● BRIEF
Extend the HBase token authentication comment, continuing after its final sentence.

● QUOTED PASSAGE
[jira] [Commented] (HBASE-2742) Provide strong authentication with a secure RPC engine

Gary Helmling (Commented) (JIRA) Thu, 17 Nov 2011 17:17:18 -0800

    [ 
https://issues.apache.org/jira/browse/HBASE-2742?page=com.atlassian.jira.plugin.system.issuetabpanels:comment-tabpanel&focusedCommentId=13152558#comment-13152558
 ]


Gary Helmling commented on HBASE-2742:
--------------------------------------

Thanks for the review!  Please add additional comments to review board.  In a 
patch this big, it's much easier for me to keep track of comments and replies 
there.
----
{quote}
Looking at AuthenticationTokenSecretManager, it becomes leader upon entering 
run().
Periodically it calls rollCurrentKey() which checks whether it is still leader. 
I think rollCurrentKey() should return a boolean value indicating leadership 
status so that the while loop can re-obtain leadership if leadership is lost.
{quote}

Leader election for AuthenticationTokenSecretManager is equivalent to active 
master management.  In run(), all instances block on 
zkLeader.waitToBecomeLeader().  Only the leader returns.  The leader remains 
active until stopped or the zk session is lost (which should cause an abort), 
so I don't see where we would need to recheck in this case?

----
{quote}
In my opinion, failure to remove expired key or to add new key should be 
treated with more caution.
addKeyToZK() and updateKeyInZK() throws RuntimeException, alleviating this 
concern a little. But zkWatcher.removeKeyFromZK() swallows KeeperException, 
making things complicated. We may need to call ZKUtil.deleteNode() directly.
{quote}

Agree, removeKeyFromZK() should be aborting on KeeperException.  That was 
missing in other places as well.  Cleaning up to call watch.abort() on 
KeeperException, as well as replacing the RuntimeExceptions with 
watcher.abort().

I am very hesitant, though, to call ZKUtil.deleteNode() in the case of 
IOExceptions (which only occur from the Writable serialization).  In the case 
of say an upgrade with changed serialization format or a znode that somehow got 
corrupted data, this seems appropriate.  But I'm more worried about what would 
occur in the case of a massive misconfiguration, where 
{{zookeeper.znode.tokenauth.parent}} is pointing to the wrong path, and what 
the consequences might be from deleting every znode it can't deserialize.  I'd 
rather abort the server in this case and let the end user deal with it.

Some ZKWatcher methods shouldn't even have been throwing IOExceptions.  Those 
have been fixed.  The remaining cases (nodeDataChanged(), refreshNodes(), 
addKeyToZK(), updatedKeyInZK()) have been changed to abort on IOException since 
it would likely mean a programming error.

● RECORDED DATA

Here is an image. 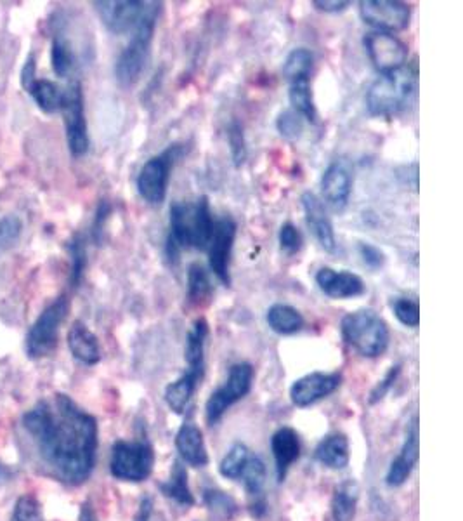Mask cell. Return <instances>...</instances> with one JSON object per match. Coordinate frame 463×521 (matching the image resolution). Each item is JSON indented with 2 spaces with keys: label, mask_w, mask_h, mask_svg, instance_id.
<instances>
[{
  "label": "cell",
  "mask_w": 463,
  "mask_h": 521,
  "mask_svg": "<svg viewBox=\"0 0 463 521\" xmlns=\"http://www.w3.org/2000/svg\"><path fill=\"white\" fill-rule=\"evenodd\" d=\"M40 461L54 478L68 485H82L96 466L98 423L70 396L42 400L23 416Z\"/></svg>",
  "instance_id": "1"
},
{
  "label": "cell",
  "mask_w": 463,
  "mask_h": 521,
  "mask_svg": "<svg viewBox=\"0 0 463 521\" xmlns=\"http://www.w3.org/2000/svg\"><path fill=\"white\" fill-rule=\"evenodd\" d=\"M216 219L210 211L209 197H200L195 204H172L170 207L169 237L165 254L170 263L179 261L184 249L207 251Z\"/></svg>",
  "instance_id": "2"
},
{
  "label": "cell",
  "mask_w": 463,
  "mask_h": 521,
  "mask_svg": "<svg viewBox=\"0 0 463 521\" xmlns=\"http://www.w3.org/2000/svg\"><path fill=\"white\" fill-rule=\"evenodd\" d=\"M417 82V65L380 73L366 91V110L373 117L394 119L410 105L411 98L417 93Z\"/></svg>",
  "instance_id": "3"
},
{
  "label": "cell",
  "mask_w": 463,
  "mask_h": 521,
  "mask_svg": "<svg viewBox=\"0 0 463 521\" xmlns=\"http://www.w3.org/2000/svg\"><path fill=\"white\" fill-rule=\"evenodd\" d=\"M160 7H162V4L150 2L143 20L139 21V25L132 32V39L129 40V44L118 56L117 65H115V77L122 87L134 86L137 80L141 79L144 68L150 61L151 44H153V35H155V28H157Z\"/></svg>",
  "instance_id": "4"
},
{
  "label": "cell",
  "mask_w": 463,
  "mask_h": 521,
  "mask_svg": "<svg viewBox=\"0 0 463 521\" xmlns=\"http://www.w3.org/2000/svg\"><path fill=\"white\" fill-rule=\"evenodd\" d=\"M342 337L354 351L368 358L384 355L389 346V327L372 310H358L342 318Z\"/></svg>",
  "instance_id": "5"
},
{
  "label": "cell",
  "mask_w": 463,
  "mask_h": 521,
  "mask_svg": "<svg viewBox=\"0 0 463 521\" xmlns=\"http://www.w3.org/2000/svg\"><path fill=\"white\" fill-rule=\"evenodd\" d=\"M183 155L181 145H170L165 152L151 157L137 174V192L144 202L160 205L169 192L170 174L176 160Z\"/></svg>",
  "instance_id": "6"
},
{
  "label": "cell",
  "mask_w": 463,
  "mask_h": 521,
  "mask_svg": "<svg viewBox=\"0 0 463 521\" xmlns=\"http://www.w3.org/2000/svg\"><path fill=\"white\" fill-rule=\"evenodd\" d=\"M70 311L65 296L58 297L40 313L27 336V353L30 358L49 357L58 346L59 329Z\"/></svg>",
  "instance_id": "7"
},
{
  "label": "cell",
  "mask_w": 463,
  "mask_h": 521,
  "mask_svg": "<svg viewBox=\"0 0 463 521\" xmlns=\"http://www.w3.org/2000/svg\"><path fill=\"white\" fill-rule=\"evenodd\" d=\"M155 452L148 442H117L111 452V475L124 482H143L153 471Z\"/></svg>",
  "instance_id": "8"
},
{
  "label": "cell",
  "mask_w": 463,
  "mask_h": 521,
  "mask_svg": "<svg viewBox=\"0 0 463 521\" xmlns=\"http://www.w3.org/2000/svg\"><path fill=\"white\" fill-rule=\"evenodd\" d=\"M61 112L65 119L66 143L68 150L75 159L84 157L89 152V131L85 120L84 93L80 82H72L66 91H63Z\"/></svg>",
  "instance_id": "9"
},
{
  "label": "cell",
  "mask_w": 463,
  "mask_h": 521,
  "mask_svg": "<svg viewBox=\"0 0 463 521\" xmlns=\"http://www.w3.org/2000/svg\"><path fill=\"white\" fill-rule=\"evenodd\" d=\"M252 383H254V367L250 363L242 362L233 365L229 370L226 383L210 395L207 409H205L207 410V421L210 424H216L231 405L240 402L250 393Z\"/></svg>",
  "instance_id": "10"
},
{
  "label": "cell",
  "mask_w": 463,
  "mask_h": 521,
  "mask_svg": "<svg viewBox=\"0 0 463 521\" xmlns=\"http://www.w3.org/2000/svg\"><path fill=\"white\" fill-rule=\"evenodd\" d=\"M359 14L375 32H401L410 27L411 7L399 0H363Z\"/></svg>",
  "instance_id": "11"
},
{
  "label": "cell",
  "mask_w": 463,
  "mask_h": 521,
  "mask_svg": "<svg viewBox=\"0 0 463 521\" xmlns=\"http://www.w3.org/2000/svg\"><path fill=\"white\" fill-rule=\"evenodd\" d=\"M236 230H238V226H236L235 219L229 218V216L216 219L209 245H207L210 271L226 287L231 285L229 266H231V256H233V247H235Z\"/></svg>",
  "instance_id": "12"
},
{
  "label": "cell",
  "mask_w": 463,
  "mask_h": 521,
  "mask_svg": "<svg viewBox=\"0 0 463 521\" xmlns=\"http://www.w3.org/2000/svg\"><path fill=\"white\" fill-rule=\"evenodd\" d=\"M366 54L380 73L394 72L406 65L408 46L394 33L370 32L363 39Z\"/></svg>",
  "instance_id": "13"
},
{
  "label": "cell",
  "mask_w": 463,
  "mask_h": 521,
  "mask_svg": "<svg viewBox=\"0 0 463 521\" xmlns=\"http://www.w3.org/2000/svg\"><path fill=\"white\" fill-rule=\"evenodd\" d=\"M99 18L103 21L111 33L124 35L134 32V28L143 20L148 11L150 2H139V0H105V2H94Z\"/></svg>",
  "instance_id": "14"
},
{
  "label": "cell",
  "mask_w": 463,
  "mask_h": 521,
  "mask_svg": "<svg viewBox=\"0 0 463 521\" xmlns=\"http://www.w3.org/2000/svg\"><path fill=\"white\" fill-rule=\"evenodd\" d=\"M321 193L333 211L342 212L353 193V171L346 160H335L321 176Z\"/></svg>",
  "instance_id": "15"
},
{
  "label": "cell",
  "mask_w": 463,
  "mask_h": 521,
  "mask_svg": "<svg viewBox=\"0 0 463 521\" xmlns=\"http://www.w3.org/2000/svg\"><path fill=\"white\" fill-rule=\"evenodd\" d=\"M300 202H302L307 226H309V230L313 231L314 238L318 240L323 251L333 254L337 251V238H335L332 219L328 216L323 200L313 192H306L302 193Z\"/></svg>",
  "instance_id": "16"
},
{
  "label": "cell",
  "mask_w": 463,
  "mask_h": 521,
  "mask_svg": "<svg viewBox=\"0 0 463 521\" xmlns=\"http://www.w3.org/2000/svg\"><path fill=\"white\" fill-rule=\"evenodd\" d=\"M342 383L340 374H325V372H311L307 376L297 379L290 388V398L297 407H309L320 402L323 398L332 395Z\"/></svg>",
  "instance_id": "17"
},
{
  "label": "cell",
  "mask_w": 463,
  "mask_h": 521,
  "mask_svg": "<svg viewBox=\"0 0 463 521\" xmlns=\"http://www.w3.org/2000/svg\"><path fill=\"white\" fill-rule=\"evenodd\" d=\"M314 278L320 291L332 299H353V297L363 296L366 292L363 278L353 271L333 270L325 266Z\"/></svg>",
  "instance_id": "18"
},
{
  "label": "cell",
  "mask_w": 463,
  "mask_h": 521,
  "mask_svg": "<svg viewBox=\"0 0 463 521\" xmlns=\"http://www.w3.org/2000/svg\"><path fill=\"white\" fill-rule=\"evenodd\" d=\"M418 461V421L415 419L411 424L408 436H406L403 450L394 461H392L391 468L387 471L385 482L389 487H401L403 483L410 478L413 466Z\"/></svg>",
  "instance_id": "19"
},
{
  "label": "cell",
  "mask_w": 463,
  "mask_h": 521,
  "mask_svg": "<svg viewBox=\"0 0 463 521\" xmlns=\"http://www.w3.org/2000/svg\"><path fill=\"white\" fill-rule=\"evenodd\" d=\"M274 462H276V475L283 482L288 469L300 456L299 435L292 428H281L276 431L271 440Z\"/></svg>",
  "instance_id": "20"
},
{
  "label": "cell",
  "mask_w": 463,
  "mask_h": 521,
  "mask_svg": "<svg viewBox=\"0 0 463 521\" xmlns=\"http://www.w3.org/2000/svg\"><path fill=\"white\" fill-rule=\"evenodd\" d=\"M68 348L73 357L85 365H96L101 360V346L98 337L94 336L87 325L82 322H73L68 332Z\"/></svg>",
  "instance_id": "21"
},
{
  "label": "cell",
  "mask_w": 463,
  "mask_h": 521,
  "mask_svg": "<svg viewBox=\"0 0 463 521\" xmlns=\"http://www.w3.org/2000/svg\"><path fill=\"white\" fill-rule=\"evenodd\" d=\"M176 447L184 461L195 468H203L209 462L207 447L203 442V433L193 423H184L177 431Z\"/></svg>",
  "instance_id": "22"
},
{
  "label": "cell",
  "mask_w": 463,
  "mask_h": 521,
  "mask_svg": "<svg viewBox=\"0 0 463 521\" xmlns=\"http://www.w3.org/2000/svg\"><path fill=\"white\" fill-rule=\"evenodd\" d=\"M202 377L203 374L200 372L188 369L177 381L170 383L165 388V402L169 405V409L174 410L176 414H184Z\"/></svg>",
  "instance_id": "23"
},
{
  "label": "cell",
  "mask_w": 463,
  "mask_h": 521,
  "mask_svg": "<svg viewBox=\"0 0 463 521\" xmlns=\"http://www.w3.org/2000/svg\"><path fill=\"white\" fill-rule=\"evenodd\" d=\"M209 337V324L205 318H196L195 324L191 327L186 336V348H184V358L188 363V369L196 370L203 374L205 372V344Z\"/></svg>",
  "instance_id": "24"
},
{
  "label": "cell",
  "mask_w": 463,
  "mask_h": 521,
  "mask_svg": "<svg viewBox=\"0 0 463 521\" xmlns=\"http://www.w3.org/2000/svg\"><path fill=\"white\" fill-rule=\"evenodd\" d=\"M269 329L280 336H292L304 327V317L290 304L276 303L266 313Z\"/></svg>",
  "instance_id": "25"
},
{
  "label": "cell",
  "mask_w": 463,
  "mask_h": 521,
  "mask_svg": "<svg viewBox=\"0 0 463 521\" xmlns=\"http://www.w3.org/2000/svg\"><path fill=\"white\" fill-rule=\"evenodd\" d=\"M316 459L330 469H344L349 464V442L346 435H330L318 445Z\"/></svg>",
  "instance_id": "26"
},
{
  "label": "cell",
  "mask_w": 463,
  "mask_h": 521,
  "mask_svg": "<svg viewBox=\"0 0 463 521\" xmlns=\"http://www.w3.org/2000/svg\"><path fill=\"white\" fill-rule=\"evenodd\" d=\"M359 487L353 480L340 483L332 499L333 521H353L358 509Z\"/></svg>",
  "instance_id": "27"
},
{
  "label": "cell",
  "mask_w": 463,
  "mask_h": 521,
  "mask_svg": "<svg viewBox=\"0 0 463 521\" xmlns=\"http://www.w3.org/2000/svg\"><path fill=\"white\" fill-rule=\"evenodd\" d=\"M288 101L295 113H299L302 119L316 124L318 120V112H316V105H314L313 91H311V82L309 79L295 80L290 82L288 87Z\"/></svg>",
  "instance_id": "28"
},
{
  "label": "cell",
  "mask_w": 463,
  "mask_h": 521,
  "mask_svg": "<svg viewBox=\"0 0 463 521\" xmlns=\"http://www.w3.org/2000/svg\"><path fill=\"white\" fill-rule=\"evenodd\" d=\"M33 101L37 103L40 110L46 113H54L61 110L63 103V91L59 89L58 84H54L51 80L35 79L27 89Z\"/></svg>",
  "instance_id": "29"
},
{
  "label": "cell",
  "mask_w": 463,
  "mask_h": 521,
  "mask_svg": "<svg viewBox=\"0 0 463 521\" xmlns=\"http://www.w3.org/2000/svg\"><path fill=\"white\" fill-rule=\"evenodd\" d=\"M314 56L306 47L294 49L288 54L287 60L283 63V77L290 82L295 80L309 79V75L313 72Z\"/></svg>",
  "instance_id": "30"
},
{
  "label": "cell",
  "mask_w": 463,
  "mask_h": 521,
  "mask_svg": "<svg viewBox=\"0 0 463 521\" xmlns=\"http://www.w3.org/2000/svg\"><path fill=\"white\" fill-rule=\"evenodd\" d=\"M160 489L169 499H174V501L183 504V506H193L195 504L193 494H191L190 487H188V473H186V469L183 468L181 462L174 464L169 482L162 483Z\"/></svg>",
  "instance_id": "31"
},
{
  "label": "cell",
  "mask_w": 463,
  "mask_h": 521,
  "mask_svg": "<svg viewBox=\"0 0 463 521\" xmlns=\"http://www.w3.org/2000/svg\"><path fill=\"white\" fill-rule=\"evenodd\" d=\"M252 456L250 450L247 449V445L243 443H235L231 449H229L226 457L222 459L219 471L222 476H226L229 480H240L243 468L247 464L248 457Z\"/></svg>",
  "instance_id": "32"
},
{
  "label": "cell",
  "mask_w": 463,
  "mask_h": 521,
  "mask_svg": "<svg viewBox=\"0 0 463 521\" xmlns=\"http://www.w3.org/2000/svg\"><path fill=\"white\" fill-rule=\"evenodd\" d=\"M51 63H53L54 73L61 79H66L72 73L73 65H75V56H73L70 42L65 37H56L53 40Z\"/></svg>",
  "instance_id": "33"
},
{
  "label": "cell",
  "mask_w": 463,
  "mask_h": 521,
  "mask_svg": "<svg viewBox=\"0 0 463 521\" xmlns=\"http://www.w3.org/2000/svg\"><path fill=\"white\" fill-rule=\"evenodd\" d=\"M240 480H243V483H245V489L248 490V494H261L264 482H266V466H264L261 457H248L247 464H245L242 475H240Z\"/></svg>",
  "instance_id": "34"
},
{
  "label": "cell",
  "mask_w": 463,
  "mask_h": 521,
  "mask_svg": "<svg viewBox=\"0 0 463 521\" xmlns=\"http://www.w3.org/2000/svg\"><path fill=\"white\" fill-rule=\"evenodd\" d=\"M212 292V284H210L209 271L203 268L202 264H191L188 271V296L191 301H202Z\"/></svg>",
  "instance_id": "35"
},
{
  "label": "cell",
  "mask_w": 463,
  "mask_h": 521,
  "mask_svg": "<svg viewBox=\"0 0 463 521\" xmlns=\"http://www.w3.org/2000/svg\"><path fill=\"white\" fill-rule=\"evenodd\" d=\"M392 311L401 324L415 329L420 325V304L410 297H398L392 301Z\"/></svg>",
  "instance_id": "36"
},
{
  "label": "cell",
  "mask_w": 463,
  "mask_h": 521,
  "mask_svg": "<svg viewBox=\"0 0 463 521\" xmlns=\"http://www.w3.org/2000/svg\"><path fill=\"white\" fill-rule=\"evenodd\" d=\"M23 223L18 216H6L0 219V254L9 251L21 237Z\"/></svg>",
  "instance_id": "37"
},
{
  "label": "cell",
  "mask_w": 463,
  "mask_h": 521,
  "mask_svg": "<svg viewBox=\"0 0 463 521\" xmlns=\"http://www.w3.org/2000/svg\"><path fill=\"white\" fill-rule=\"evenodd\" d=\"M70 256H72V284L77 287L84 277L85 266H87V252H85L84 240L80 237L73 238L70 242Z\"/></svg>",
  "instance_id": "38"
},
{
  "label": "cell",
  "mask_w": 463,
  "mask_h": 521,
  "mask_svg": "<svg viewBox=\"0 0 463 521\" xmlns=\"http://www.w3.org/2000/svg\"><path fill=\"white\" fill-rule=\"evenodd\" d=\"M13 521H44L39 501L32 495L20 497L14 508Z\"/></svg>",
  "instance_id": "39"
},
{
  "label": "cell",
  "mask_w": 463,
  "mask_h": 521,
  "mask_svg": "<svg viewBox=\"0 0 463 521\" xmlns=\"http://www.w3.org/2000/svg\"><path fill=\"white\" fill-rule=\"evenodd\" d=\"M229 150H231V159L235 162L236 167L247 160V143L243 136V129L238 122H233L228 129Z\"/></svg>",
  "instance_id": "40"
},
{
  "label": "cell",
  "mask_w": 463,
  "mask_h": 521,
  "mask_svg": "<svg viewBox=\"0 0 463 521\" xmlns=\"http://www.w3.org/2000/svg\"><path fill=\"white\" fill-rule=\"evenodd\" d=\"M276 129L283 138H299L304 129V119L294 110H287V112L280 113V117L276 120Z\"/></svg>",
  "instance_id": "41"
},
{
  "label": "cell",
  "mask_w": 463,
  "mask_h": 521,
  "mask_svg": "<svg viewBox=\"0 0 463 521\" xmlns=\"http://www.w3.org/2000/svg\"><path fill=\"white\" fill-rule=\"evenodd\" d=\"M278 240H280L281 251H285L287 254H297L304 244V237L294 223H285L281 226Z\"/></svg>",
  "instance_id": "42"
},
{
  "label": "cell",
  "mask_w": 463,
  "mask_h": 521,
  "mask_svg": "<svg viewBox=\"0 0 463 521\" xmlns=\"http://www.w3.org/2000/svg\"><path fill=\"white\" fill-rule=\"evenodd\" d=\"M359 256L363 259V263L372 268V270H380L385 264V254L380 251L379 247L372 244L361 242L358 245Z\"/></svg>",
  "instance_id": "43"
},
{
  "label": "cell",
  "mask_w": 463,
  "mask_h": 521,
  "mask_svg": "<svg viewBox=\"0 0 463 521\" xmlns=\"http://www.w3.org/2000/svg\"><path fill=\"white\" fill-rule=\"evenodd\" d=\"M205 501L209 504L210 509L221 511L222 515H231L236 509V504L231 497L222 494V492H205Z\"/></svg>",
  "instance_id": "44"
},
{
  "label": "cell",
  "mask_w": 463,
  "mask_h": 521,
  "mask_svg": "<svg viewBox=\"0 0 463 521\" xmlns=\"http://www.w3.org/2000/svg\"><path fill=\"white\" fill-rule=\"evenodd\" d=\"M136 521H165L164 515L158 511L155 502L150 497H146L141 502V508L137 511Z\"/></svg>",
  "instance_id": "45"
},
{
  "label": "cell",
  "mask_w": 463,
  "mask_h": 521,
  "mask_svg": "<svg viewBox=\"0 0 463 521\" xmlns=\"http://www.w3.org/2000/svg\"><path fill=\"white\" fill-rule=\"evenodd\" d=\"M313 6L321 13L335 14L346 11L347 7L351 6V2H344V0H314Z\"/></svg>",
  "instance_id": "46"
},
{
  "label": "cell",
  "mask_w": 463,
  "mask_h": 521,
  "mask_svg": "<svg viewBox=\"0 0 463 521\" xmlns=\"http://www.w3.org/2000/svg\"><path fill=\"white\" fill-rule=\"evenodd\" d=\"M33 80H35V58L30 56L25 66H23V72H21V84H23L25 89H28Z\"/></svg>",
  "instance_id": "47"
},
{
  "label": "cell",
  "mask_w": 463,
  "mask_h": 521,
  "mask_svg": "<svg viewBox=\"0 0 463 521\" xmlns=\"http://www.w3.org/2000/svg\"><path fill=\"white\" fill-rule=\"evenodd\" d=\"M399 372V367H394V369L387 374V377H385L384 381H382V388H379V390L375 391L373 393L372 402H375V400H379V398H382V395H384L385 391H387V388L391 386L392 381H394V377H396V374Z\"/></svg>",
  "instance_id": "48"
},
{
  "label": "cell",
  "mask_w": 463,
  "mask_h": 521,
  "mask_svg": "<svg viewBox=\"0 0 463 521\" xmlns=\"http://www.w3.org/2000/svg\"><path fill=\"white\" fill-rule=\"evenodd\" d=\"M82 521H96V516H94V511H92L91 506H87L85 504L84 509H82Z\"/></svg>",
  "instance_id": "49"
},
{
  "label": "cell",
  "mask_w": 463,
  "mask_h": 521,
  "mask_svg": "<svg viewBox=\"0 0 463 521\" xmlns=\"http://www.w3.org/2000/svg\"><path fill=\"white\" fill-rule=\"evenodd\" d=\"M0 476H2V466H0Z\"/></svg>",
  "instance_id": "50"
}]
</instances>
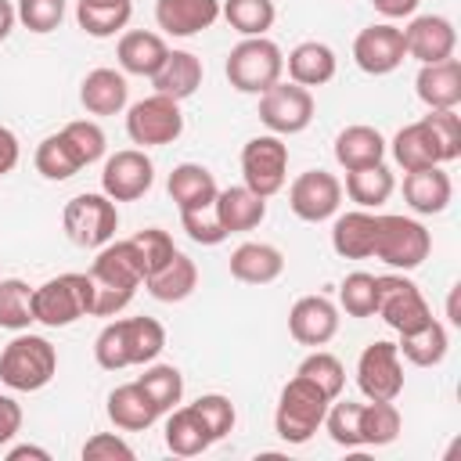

● RESPONSE TO THE TASK
----
{quote}
In src/main/resources/hbase-default.xml, I think we should use dot instead of 
dash for parameter key names:
  hbase.auth.key.update-interval should be hbase.auth.key.update.interval
  hbase.auth.token.max-lifetime should be hbase.auth.token.max.lifetime
{quote}

These keys were named to match the keys used for HDFS delegation tokens:
dfs.namenode.delegation.key.update-interval
dfs.namenode.delegation.token.max-lifetime

But, since we are consistent about not using '-' in HBase config I will replace.

----
{quote}
In ZKLeaderManager.stepDownAsLeader():

ZKUtil.deleteNodeFailSilent(watcher, leaderZNode);

I think we should call ZKUtil.deleteNode() instead and handle KeeperException 
gracefully because waitToBecomeLeader() would only delete zk node which has the 
other candidate's Id.
{quote}

I don't really see what ZKUtil.deleteNode() would improve in this context?  If 
we instead got the KeeperException.NoNodeException that it exposes, what would 
we want to do differently?  Since the point of stepDownAsLeader() is to step 
down, my opinion would be to ignore the NoNodeException if the znode has 
somehow been removed.  The logic in waitToBecomeLeader() is completely separate 
and clones the logic in ActiveMasterManager.blockUntilBecomingActiveMaster().

----
{quote}
In HBaseServer.closeCurrentConnection(), the following is added:

c = null;

Since c is the attachment to SelectionKey, should we call key.attach(null) ?
{quote}

Good point.  The {{c = null}} assignment is useless.  Changing to 
{{key.attach(null)}}.

----
{quote}
HBaseRPC.call() is marked deprecated. Probably we should mention 
SecureRpcEngine so that developers know what to look for.
{quote}

Added @depecated tag pointing to RpcEngine.call().
                
> Provide strong authentication with a secure RPC engine
> ------------------------------------------------------
>
>                 Key: HBASE-2742
>                 URL: https://issues.apache.org/jira/browse/HBASE-2742
>             Project: HBase
>          Issue Type: Improvement
>          Components: ipc
>            Reporter: Gary Helmling
>            Priority: Critical
>             Fix For: 0.92.0
>
>
> The HBase RPC code (org.apache.hadoop.hbase.ipc.*) was originally forked off 
> of Hadoop RPC classes, with some performance tweaks added.  Those 
> optimizations have come at a cost in keeping up with Hadoop RPC changes 
> however, both bug fixes and improvements/new features.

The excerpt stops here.